Repito lo que ya escribí hace varios meses. El mugriento trapo con la frase “Refugees welcome”, que luce en el edificio central del Ayuntamiento de Madrid, me golpea el ánimo. Que lo quiten, por favor. Se me antoja una exhibición cruel de nuestro cinismo.
P.S. En el comedero de pájaros sobre el que tengo una visión privilegiada, un gorrión citadino alimenta a otro, con alta probabilidad, de la nidada de este año, mientras otros dos observan -una pareja- encaramados en el artilugio; parecen tutelar la operación. Dos aves más, una hembra y un juvenil, esperan su turno sin tomar su parte aún del apetitoso mejunge que el vecino ha puesto a la libre disposición del muestrario avícola de la zona.
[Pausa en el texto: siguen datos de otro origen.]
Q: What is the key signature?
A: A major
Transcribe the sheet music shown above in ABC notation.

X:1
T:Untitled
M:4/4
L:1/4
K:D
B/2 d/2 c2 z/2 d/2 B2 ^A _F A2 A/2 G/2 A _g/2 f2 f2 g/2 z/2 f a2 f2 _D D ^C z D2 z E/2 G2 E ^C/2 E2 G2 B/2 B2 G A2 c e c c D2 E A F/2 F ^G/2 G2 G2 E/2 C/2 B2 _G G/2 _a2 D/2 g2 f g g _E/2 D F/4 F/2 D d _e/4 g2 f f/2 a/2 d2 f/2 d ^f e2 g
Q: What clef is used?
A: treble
Me resulta chocante que, a pesar de que el talludito juvenil tendría acceso directo al alimento, siga recibiendo el cebado de quien supongo fue su progenitor, que, cumpliendo con un impulso natural, no duda en proporcionárselo. Alguna deficiencia, invisible para el ojo humano, debe detectar el adulto en la que fue su cría. Puede que solo desee estar seguro de que recibe la dosis de alimento precisa.
No actúa aquí el instinto de supervivencia propio, sino el cuidado del ajeno, esto es, de lo colectivo.